Palettes Full of Ideas About What Painting Should Be
November 1, 1996
by Roberta Smith
The New York Times

David Row, “Wind Cools Itself” and “Kangra” at André Emmerich Gallery

New York City has many things in quantity, and one is surely painting. Moving through its many museums and galleries, you can encounter works by masters long dead and living. You can see brand new works by young unknowns and those of painters who have toiled for years in relative obscurity. They all conspire to make New York one of the world’s great centers of painting, and of the debate about painting. For every painting is, among other things, an argument about what painting should be.
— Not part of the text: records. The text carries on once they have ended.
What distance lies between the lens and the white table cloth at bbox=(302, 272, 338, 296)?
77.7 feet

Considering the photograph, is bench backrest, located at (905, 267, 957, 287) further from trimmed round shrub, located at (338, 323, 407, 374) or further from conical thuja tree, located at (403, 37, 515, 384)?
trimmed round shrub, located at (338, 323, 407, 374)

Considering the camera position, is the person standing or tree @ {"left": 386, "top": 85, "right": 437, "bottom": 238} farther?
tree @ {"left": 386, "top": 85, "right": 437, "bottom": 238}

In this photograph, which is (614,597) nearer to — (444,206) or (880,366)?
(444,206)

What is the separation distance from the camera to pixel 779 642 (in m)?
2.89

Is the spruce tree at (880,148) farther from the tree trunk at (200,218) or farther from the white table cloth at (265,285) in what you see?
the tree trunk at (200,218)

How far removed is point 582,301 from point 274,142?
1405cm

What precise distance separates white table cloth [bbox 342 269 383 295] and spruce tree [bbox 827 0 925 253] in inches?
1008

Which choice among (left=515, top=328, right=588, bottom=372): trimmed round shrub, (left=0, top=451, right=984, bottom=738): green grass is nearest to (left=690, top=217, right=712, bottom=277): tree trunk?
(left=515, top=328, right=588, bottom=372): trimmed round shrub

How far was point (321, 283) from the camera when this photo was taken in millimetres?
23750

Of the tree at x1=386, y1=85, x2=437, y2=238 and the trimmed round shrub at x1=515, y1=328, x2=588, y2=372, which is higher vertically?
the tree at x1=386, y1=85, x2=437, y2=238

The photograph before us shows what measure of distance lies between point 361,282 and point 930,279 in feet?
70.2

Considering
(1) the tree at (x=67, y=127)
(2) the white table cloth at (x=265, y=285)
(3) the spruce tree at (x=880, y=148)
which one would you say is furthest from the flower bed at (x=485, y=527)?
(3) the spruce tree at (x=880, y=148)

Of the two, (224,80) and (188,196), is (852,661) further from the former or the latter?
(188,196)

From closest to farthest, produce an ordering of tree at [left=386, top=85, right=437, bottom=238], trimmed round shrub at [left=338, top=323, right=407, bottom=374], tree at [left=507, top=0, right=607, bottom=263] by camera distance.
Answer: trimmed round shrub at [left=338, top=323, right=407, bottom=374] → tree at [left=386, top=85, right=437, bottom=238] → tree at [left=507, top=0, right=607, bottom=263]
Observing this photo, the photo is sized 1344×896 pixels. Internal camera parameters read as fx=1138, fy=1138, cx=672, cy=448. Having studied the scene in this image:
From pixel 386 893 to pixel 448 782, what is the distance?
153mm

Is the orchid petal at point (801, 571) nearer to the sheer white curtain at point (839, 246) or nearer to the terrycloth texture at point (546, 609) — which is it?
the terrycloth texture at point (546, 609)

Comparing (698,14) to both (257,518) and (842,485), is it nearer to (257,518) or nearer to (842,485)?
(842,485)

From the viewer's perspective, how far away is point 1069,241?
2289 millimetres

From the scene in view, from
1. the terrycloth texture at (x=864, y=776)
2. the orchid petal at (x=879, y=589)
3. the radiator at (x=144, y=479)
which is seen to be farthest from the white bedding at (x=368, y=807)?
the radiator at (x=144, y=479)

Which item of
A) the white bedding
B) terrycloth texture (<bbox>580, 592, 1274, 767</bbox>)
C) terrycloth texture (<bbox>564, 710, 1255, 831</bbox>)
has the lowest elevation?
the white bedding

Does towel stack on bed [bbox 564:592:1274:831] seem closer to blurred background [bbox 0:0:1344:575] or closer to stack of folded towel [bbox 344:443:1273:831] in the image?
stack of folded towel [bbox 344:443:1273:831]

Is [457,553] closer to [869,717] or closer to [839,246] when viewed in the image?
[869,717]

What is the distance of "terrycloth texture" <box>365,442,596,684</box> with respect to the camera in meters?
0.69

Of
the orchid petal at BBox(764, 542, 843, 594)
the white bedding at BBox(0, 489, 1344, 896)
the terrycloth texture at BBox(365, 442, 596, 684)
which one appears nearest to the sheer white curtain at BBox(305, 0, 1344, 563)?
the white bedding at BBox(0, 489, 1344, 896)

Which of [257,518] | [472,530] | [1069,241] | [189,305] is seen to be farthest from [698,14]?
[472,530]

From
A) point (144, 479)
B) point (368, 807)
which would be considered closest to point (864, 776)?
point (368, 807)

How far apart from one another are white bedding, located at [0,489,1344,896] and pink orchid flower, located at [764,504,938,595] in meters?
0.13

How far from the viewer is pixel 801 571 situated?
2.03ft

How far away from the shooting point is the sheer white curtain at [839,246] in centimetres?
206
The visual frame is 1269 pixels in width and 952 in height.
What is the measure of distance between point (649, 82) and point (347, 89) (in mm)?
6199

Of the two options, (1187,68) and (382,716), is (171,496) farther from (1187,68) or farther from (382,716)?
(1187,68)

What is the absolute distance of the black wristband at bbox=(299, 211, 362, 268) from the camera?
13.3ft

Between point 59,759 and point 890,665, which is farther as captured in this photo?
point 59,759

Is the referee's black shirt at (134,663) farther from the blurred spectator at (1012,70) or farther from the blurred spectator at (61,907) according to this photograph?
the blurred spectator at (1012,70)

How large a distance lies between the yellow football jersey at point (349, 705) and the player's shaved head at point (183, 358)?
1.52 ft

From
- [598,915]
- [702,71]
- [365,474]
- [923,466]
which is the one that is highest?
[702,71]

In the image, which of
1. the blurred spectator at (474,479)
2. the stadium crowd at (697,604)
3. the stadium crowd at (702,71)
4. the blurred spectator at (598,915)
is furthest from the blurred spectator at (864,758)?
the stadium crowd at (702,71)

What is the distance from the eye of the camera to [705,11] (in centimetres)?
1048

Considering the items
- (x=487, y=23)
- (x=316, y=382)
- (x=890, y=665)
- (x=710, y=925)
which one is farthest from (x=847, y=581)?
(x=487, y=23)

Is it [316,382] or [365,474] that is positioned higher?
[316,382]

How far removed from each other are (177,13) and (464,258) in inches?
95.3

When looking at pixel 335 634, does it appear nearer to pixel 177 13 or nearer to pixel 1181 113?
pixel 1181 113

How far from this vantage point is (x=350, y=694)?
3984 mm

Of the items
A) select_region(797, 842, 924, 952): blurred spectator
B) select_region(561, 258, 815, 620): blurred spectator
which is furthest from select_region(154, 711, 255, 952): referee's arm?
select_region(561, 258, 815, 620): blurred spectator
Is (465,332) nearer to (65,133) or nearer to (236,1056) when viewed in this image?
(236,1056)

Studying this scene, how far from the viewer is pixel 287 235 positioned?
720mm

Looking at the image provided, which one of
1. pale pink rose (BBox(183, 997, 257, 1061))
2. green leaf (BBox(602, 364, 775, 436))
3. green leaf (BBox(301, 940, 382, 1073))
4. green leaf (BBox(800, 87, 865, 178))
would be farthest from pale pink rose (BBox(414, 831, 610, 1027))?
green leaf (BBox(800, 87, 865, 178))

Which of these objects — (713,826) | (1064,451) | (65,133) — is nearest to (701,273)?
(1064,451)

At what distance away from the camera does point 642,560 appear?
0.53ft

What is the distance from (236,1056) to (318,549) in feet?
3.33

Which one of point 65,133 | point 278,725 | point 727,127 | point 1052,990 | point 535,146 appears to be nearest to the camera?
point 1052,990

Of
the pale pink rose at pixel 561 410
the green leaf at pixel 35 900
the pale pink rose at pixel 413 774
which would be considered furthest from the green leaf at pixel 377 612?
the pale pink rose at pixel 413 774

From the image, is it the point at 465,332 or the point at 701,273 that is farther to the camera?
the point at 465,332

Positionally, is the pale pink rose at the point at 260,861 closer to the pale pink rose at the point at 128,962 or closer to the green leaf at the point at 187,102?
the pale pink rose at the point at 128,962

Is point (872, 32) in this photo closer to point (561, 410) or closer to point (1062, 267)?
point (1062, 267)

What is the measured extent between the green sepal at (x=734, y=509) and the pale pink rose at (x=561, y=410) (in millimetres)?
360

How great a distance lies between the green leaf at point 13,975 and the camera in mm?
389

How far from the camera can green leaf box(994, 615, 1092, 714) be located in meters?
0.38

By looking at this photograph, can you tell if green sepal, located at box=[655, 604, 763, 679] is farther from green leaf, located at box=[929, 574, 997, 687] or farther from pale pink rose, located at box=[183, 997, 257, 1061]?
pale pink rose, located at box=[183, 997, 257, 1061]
At the moment, painting is especially visible, even by New York standards, so the debate is unusually pitched, almost an esthetic war zone. Most prominent, of course, are the major museum retrospectives that bring two of the medium’s elder statesmen head to head: Jasper Johns’s brooding ambiguities of image and surface, at the Museum of Modern Art, are locked in spirited exchange with Ellsworth Kelly’s sometimes dazzling purities of form and color at the Solomon R. Guggenheim Museum.

Other participants in the debate in Manhattan range from Lucian Freud at Aquavella to Gerhard Richter at Marian Goodman and Eric Fischl at Mary Boone. And, from beyond the grave, from Max Beckmann at the SoHo Guggenheim to Jean-Michel Basquiat at Tony Shafrazi, with Philip Guston at David McKee and Edwin Dickinson at Tibor de Nagy falling somewhere between.

And this is only the top layer. All over town, younger or less well known painters are putting forth their best arguments in the form of painting shows, and it’s great fun to get caught in the crossfire. Here is a sampling of those exhibitions.

David Row

A few floors up from the Fishman show, David Row operates on the assumption that the future of painting is formalist. His big, handsome works at Andre Emmerich/Sotheby’s, as the gallery is now called, layer together complex processes (including templates, screen printing and Richter-like blurs) with an imagery that centers on repeating open ellipses. Across separate panels and multicolored grids, and in lively contrasting colors, these ellipses disintegrate into coiled lines and then big flamelike strokes, with a centrifugal energy that can seem cinematic.

One problem is that the paintings are far too similar, suggesting a carefully evolved process that has gone into overproduction. The sameness from painting to painting underscores another problem, which is that Mr. Row’s mysterious processes and layerings are more interesting than the results.